### Required tasks
(1) According to the Until Dawn preview, why have interactive horror movie games been poor in the past?
(2) Continue the Until Dawn preview from its final sentence.

### Given passage
Interactive horror movie games have sucked in the past because players felt the titles weren’t very interactive, and the cinematic parts of the games were worse than B movies.
Sony wants to change that with Until Dawn, a new interactive horror movie game for the PlayStation 4 in 2015.
But using the processing power of the PlayStation 4 and modern performance capture technology, Sony and its game developer Supermassive Games may very well deliver a great experience, based on a preview I saw Wednesday in San Mateo, Calif. In the demo, which Sony is also showing at the Gamescom game expo in Cologne, Germany, it’s clear that Until Dawn benefits from a complete development reboot. It’s an impressive showcase of beautiful graphics and storytelling drama. I hope that it will be truly interactive as well, but that remains to be seen.
Sony first showed off the title two years ago as a PlayStation Move motion-sensing game. But it shelved that idea and redesigned it for the DualShock 4 motion-sensing controller for the PS4. The redesigned game resembles Heavy Rain and Beyond: Two Souls, where you press a button to make a choice at a key moment in the drama. If you make the right choice, then you go down a certain path.
“We’ve reimagined it from the ground up,” said Victoria Miller, a producer at Sony Computer Entertainment America, in an interview. “Supermassive Games enlisted the help of known horror film creators Larry Fessenden and Graham Reznick.”
In the game, eight friends gather for a getaway in a house on a mountain. Something goes wrong, somebody gets killed, and then you have to help them survive the night. It makes use of “the butterfly effect,” an idea from chaos theory that holds that even the smallest changes can have a global effect. If you make a decision, no matter how small, the outcome of the game can come out differently.
“When you make the decisions, that can drastically alter your path,” Miller said. “Anyone and everyone can die, depending on the choices you make.”
Anyone who watches horror films can relate. If you’re stupid, you won’t make it through the night.
“It puts you in the driver’s seat of a slasher flick,” Miller said. “You’re sitting, watching the TV saying, ‘Don’t go in there. Don’t go alone! You’re smarter than that.’ You get to make the decisions.”
I played the character Ashley, a cute girl who is covered in blood from something that happened earlier in the game, during a demo that takes place about midway through the story. You’ll be able o play as all eight of the friends during the course of the game. Certain chapters are built around specific characters. I immediately noticed that the characters are stunningly realistic. Those faces are so real that you’ll stare at them and wonder if they real or animated. Only when the characters move do you notice a slight artificiality that tells you you’re looking at an animation.

### Provided records
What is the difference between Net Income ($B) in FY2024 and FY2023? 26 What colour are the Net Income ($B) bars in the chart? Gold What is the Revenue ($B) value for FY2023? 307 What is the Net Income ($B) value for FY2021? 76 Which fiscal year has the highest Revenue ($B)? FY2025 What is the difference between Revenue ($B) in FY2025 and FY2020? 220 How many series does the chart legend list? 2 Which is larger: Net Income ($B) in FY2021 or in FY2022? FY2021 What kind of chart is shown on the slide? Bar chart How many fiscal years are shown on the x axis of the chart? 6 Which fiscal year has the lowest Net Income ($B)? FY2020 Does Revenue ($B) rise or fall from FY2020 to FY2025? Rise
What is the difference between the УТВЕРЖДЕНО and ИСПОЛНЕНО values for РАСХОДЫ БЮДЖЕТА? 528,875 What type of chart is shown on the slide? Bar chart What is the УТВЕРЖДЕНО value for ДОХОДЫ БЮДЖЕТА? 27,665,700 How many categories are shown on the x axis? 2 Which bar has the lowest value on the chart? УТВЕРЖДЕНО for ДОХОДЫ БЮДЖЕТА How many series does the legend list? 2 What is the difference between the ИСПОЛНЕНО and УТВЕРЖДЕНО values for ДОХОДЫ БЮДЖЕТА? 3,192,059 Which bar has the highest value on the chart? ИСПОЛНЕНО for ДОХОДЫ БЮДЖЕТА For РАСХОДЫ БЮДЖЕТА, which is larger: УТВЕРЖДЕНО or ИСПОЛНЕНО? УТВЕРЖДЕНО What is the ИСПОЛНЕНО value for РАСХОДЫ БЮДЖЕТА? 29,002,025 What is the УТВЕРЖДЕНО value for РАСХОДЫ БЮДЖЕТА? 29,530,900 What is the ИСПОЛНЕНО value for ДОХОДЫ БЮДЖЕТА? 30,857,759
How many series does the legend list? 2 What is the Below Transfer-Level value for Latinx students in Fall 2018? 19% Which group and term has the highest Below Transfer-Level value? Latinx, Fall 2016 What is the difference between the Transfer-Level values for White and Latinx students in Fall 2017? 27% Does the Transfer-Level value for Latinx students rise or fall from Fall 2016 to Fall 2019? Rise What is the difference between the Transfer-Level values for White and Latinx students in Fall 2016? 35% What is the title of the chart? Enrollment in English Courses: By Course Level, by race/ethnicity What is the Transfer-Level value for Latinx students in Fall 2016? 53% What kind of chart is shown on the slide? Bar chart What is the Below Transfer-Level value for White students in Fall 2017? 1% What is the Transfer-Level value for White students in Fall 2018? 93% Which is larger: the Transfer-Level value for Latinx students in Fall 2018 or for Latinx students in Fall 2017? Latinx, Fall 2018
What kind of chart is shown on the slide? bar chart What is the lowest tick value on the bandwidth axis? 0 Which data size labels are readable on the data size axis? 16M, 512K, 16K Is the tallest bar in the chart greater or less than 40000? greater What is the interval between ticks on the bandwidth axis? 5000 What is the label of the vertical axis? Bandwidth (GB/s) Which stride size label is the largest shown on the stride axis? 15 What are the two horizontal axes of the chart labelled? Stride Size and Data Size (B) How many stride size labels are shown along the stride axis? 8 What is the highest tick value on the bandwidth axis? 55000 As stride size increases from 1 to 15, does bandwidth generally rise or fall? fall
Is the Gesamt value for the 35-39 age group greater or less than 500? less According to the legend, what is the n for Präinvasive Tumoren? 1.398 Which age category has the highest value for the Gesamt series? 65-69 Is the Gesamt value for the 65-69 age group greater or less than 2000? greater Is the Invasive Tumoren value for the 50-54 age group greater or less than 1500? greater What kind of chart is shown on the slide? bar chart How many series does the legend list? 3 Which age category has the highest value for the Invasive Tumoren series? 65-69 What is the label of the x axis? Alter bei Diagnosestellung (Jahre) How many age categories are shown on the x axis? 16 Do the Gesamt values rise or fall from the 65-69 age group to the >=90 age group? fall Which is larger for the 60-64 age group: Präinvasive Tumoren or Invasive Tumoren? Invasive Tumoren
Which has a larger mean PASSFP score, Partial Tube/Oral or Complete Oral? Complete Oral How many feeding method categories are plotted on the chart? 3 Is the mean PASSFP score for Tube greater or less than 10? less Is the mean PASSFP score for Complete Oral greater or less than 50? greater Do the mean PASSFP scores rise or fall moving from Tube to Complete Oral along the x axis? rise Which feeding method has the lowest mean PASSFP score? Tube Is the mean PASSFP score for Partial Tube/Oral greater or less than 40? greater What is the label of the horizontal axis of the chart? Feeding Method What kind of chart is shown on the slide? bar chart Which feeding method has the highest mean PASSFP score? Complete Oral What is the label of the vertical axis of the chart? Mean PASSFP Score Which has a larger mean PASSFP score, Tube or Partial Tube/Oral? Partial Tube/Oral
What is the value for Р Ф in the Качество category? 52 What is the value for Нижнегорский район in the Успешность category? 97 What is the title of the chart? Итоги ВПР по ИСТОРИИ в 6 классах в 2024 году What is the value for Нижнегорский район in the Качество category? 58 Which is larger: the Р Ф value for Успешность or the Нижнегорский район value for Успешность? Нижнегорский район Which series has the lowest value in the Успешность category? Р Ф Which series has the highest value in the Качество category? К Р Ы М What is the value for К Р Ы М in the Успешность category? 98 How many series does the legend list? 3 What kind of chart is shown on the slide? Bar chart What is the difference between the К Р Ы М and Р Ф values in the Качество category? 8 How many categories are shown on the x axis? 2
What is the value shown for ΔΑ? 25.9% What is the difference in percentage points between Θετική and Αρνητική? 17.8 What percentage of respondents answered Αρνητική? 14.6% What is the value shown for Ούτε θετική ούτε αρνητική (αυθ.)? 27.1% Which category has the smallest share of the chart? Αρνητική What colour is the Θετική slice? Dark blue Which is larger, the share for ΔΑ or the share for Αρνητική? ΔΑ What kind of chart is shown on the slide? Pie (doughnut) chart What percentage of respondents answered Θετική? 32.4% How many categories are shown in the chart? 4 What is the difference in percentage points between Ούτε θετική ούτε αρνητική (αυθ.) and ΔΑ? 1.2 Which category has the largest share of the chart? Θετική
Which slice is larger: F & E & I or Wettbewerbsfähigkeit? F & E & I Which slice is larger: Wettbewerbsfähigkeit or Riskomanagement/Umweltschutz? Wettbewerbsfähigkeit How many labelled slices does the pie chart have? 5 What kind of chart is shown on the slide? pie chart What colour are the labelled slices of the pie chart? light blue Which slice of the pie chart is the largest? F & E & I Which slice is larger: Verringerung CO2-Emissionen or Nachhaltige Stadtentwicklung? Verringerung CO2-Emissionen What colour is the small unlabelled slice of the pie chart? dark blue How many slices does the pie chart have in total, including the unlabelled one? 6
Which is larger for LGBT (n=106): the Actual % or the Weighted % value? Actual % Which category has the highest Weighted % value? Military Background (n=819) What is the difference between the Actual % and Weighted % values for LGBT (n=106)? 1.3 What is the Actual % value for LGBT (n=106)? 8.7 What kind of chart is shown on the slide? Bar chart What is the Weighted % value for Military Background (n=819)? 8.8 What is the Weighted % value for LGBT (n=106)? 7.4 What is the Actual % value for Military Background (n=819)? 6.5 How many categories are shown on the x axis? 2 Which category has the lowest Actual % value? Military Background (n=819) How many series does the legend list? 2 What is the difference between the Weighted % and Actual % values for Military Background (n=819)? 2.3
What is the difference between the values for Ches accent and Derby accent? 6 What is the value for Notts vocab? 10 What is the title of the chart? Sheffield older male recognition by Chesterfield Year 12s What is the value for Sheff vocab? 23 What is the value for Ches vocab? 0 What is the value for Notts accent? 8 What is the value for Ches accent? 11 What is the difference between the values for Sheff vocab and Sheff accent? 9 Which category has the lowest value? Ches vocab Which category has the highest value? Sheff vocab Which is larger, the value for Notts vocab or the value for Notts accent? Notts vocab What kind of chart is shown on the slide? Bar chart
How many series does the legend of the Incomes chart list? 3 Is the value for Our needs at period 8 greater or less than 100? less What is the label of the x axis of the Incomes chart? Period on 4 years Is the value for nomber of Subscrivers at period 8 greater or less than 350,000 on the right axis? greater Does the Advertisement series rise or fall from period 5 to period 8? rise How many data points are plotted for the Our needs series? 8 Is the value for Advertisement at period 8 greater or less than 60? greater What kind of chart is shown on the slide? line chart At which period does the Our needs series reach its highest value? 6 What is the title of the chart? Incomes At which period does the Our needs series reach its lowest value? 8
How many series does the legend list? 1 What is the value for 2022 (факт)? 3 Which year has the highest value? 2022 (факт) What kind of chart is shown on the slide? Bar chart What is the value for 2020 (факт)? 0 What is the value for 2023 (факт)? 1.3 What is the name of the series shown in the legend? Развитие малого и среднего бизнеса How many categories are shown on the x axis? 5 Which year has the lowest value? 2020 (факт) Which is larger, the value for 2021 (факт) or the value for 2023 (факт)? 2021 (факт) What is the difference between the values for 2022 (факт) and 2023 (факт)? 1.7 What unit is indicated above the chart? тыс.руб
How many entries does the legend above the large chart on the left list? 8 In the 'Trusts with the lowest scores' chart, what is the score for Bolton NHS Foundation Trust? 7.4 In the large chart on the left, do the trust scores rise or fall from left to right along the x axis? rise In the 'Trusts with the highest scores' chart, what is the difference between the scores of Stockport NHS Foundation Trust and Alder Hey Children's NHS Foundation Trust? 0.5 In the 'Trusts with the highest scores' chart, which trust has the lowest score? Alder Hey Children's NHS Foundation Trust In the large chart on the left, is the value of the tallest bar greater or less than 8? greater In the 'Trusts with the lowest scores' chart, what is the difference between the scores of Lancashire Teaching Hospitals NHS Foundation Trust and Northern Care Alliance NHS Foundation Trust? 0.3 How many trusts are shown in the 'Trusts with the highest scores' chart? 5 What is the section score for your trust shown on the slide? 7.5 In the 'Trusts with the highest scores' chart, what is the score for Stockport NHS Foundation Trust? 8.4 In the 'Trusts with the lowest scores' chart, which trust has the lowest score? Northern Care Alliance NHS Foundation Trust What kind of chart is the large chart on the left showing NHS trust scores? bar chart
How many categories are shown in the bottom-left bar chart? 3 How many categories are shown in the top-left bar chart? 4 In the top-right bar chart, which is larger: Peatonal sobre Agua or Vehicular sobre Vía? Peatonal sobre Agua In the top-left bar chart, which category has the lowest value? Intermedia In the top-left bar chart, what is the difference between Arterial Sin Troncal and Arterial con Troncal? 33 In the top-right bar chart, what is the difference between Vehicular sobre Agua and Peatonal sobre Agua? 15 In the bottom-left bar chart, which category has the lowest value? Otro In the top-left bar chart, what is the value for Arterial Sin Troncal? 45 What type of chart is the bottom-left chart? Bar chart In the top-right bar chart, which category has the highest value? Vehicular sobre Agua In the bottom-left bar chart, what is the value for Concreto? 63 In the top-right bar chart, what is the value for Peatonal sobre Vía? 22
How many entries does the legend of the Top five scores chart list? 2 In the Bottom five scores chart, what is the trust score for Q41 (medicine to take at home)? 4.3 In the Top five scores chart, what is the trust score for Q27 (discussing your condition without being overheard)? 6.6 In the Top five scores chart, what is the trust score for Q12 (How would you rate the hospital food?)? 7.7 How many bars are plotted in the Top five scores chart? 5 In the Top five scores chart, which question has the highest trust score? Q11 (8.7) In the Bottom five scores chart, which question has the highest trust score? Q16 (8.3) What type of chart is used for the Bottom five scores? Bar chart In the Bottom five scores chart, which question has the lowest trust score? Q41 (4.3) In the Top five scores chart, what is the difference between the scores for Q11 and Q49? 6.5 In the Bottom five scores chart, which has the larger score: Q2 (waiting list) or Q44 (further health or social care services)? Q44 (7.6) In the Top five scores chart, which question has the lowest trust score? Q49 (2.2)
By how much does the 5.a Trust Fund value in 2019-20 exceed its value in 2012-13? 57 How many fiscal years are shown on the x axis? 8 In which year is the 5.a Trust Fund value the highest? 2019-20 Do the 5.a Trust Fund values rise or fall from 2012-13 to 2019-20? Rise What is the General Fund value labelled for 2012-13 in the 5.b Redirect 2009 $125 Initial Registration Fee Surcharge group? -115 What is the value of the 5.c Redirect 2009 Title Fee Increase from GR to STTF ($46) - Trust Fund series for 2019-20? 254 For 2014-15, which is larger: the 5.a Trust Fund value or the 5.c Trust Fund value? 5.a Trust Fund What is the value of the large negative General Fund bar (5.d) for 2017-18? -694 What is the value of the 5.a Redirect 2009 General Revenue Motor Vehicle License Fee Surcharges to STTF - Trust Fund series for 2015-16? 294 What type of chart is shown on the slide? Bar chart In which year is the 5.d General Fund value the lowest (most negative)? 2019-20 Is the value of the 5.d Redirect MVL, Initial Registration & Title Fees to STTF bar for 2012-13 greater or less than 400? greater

### Expected outputs
(1) Players felt the games weren't very interactive, and the cinematic parts were worse than B movies.

(2)
The faces and bodies are rendered through “performance capture,” where actors wear body suits, and cameras and microphones capture their movements and dialogue. They act out a scene, and then that scene is directly transferred into the game. The artists take the video of the actors and turn them into animated characters in the game. This technology has gotten so good and the processing power of next-generation consoles is so powerful that the captured movements can be turned into the most realistic computer graphics that you’ve ever seen.
The performance capture is only as good as the performances of the actors. In this case, the acting is good. The Hollywood cast includes Hayden Panettiere (Heroes) and Brett Dalton (Agents of S.H.I.E.L.D). The story is dynamic, adapting to your collective decisions.
And in the game, you have to make both small and big decisions. Do you save yourself, or do your save your friends?
The story is tense and emotional. Some of the dialogue is funny. Chris, the skeptical young man, tries to reassure Ashley that there is no such thing as a ghost. She sees an ethereal figure and screams at him to look. He misses it.
“What? Are you tweeting? Hashtag there’s a freaking ghost after us!” she yells at him.
You control where a character moves using the sticks. If you shift your controller to the right or left, the motion-sensing will kick in. You can use that effect to make a decision or move your flashlight around the room.
It has plenty of false alarm scares, like you see in horror movies. Ashley and Chris find themselves channeled deeper and deeper into a trap, but they have no choice. The drama will get your heartbeat pounding. And there are some truly spooky and bloody moments. It’s going to be rated mature, for sure.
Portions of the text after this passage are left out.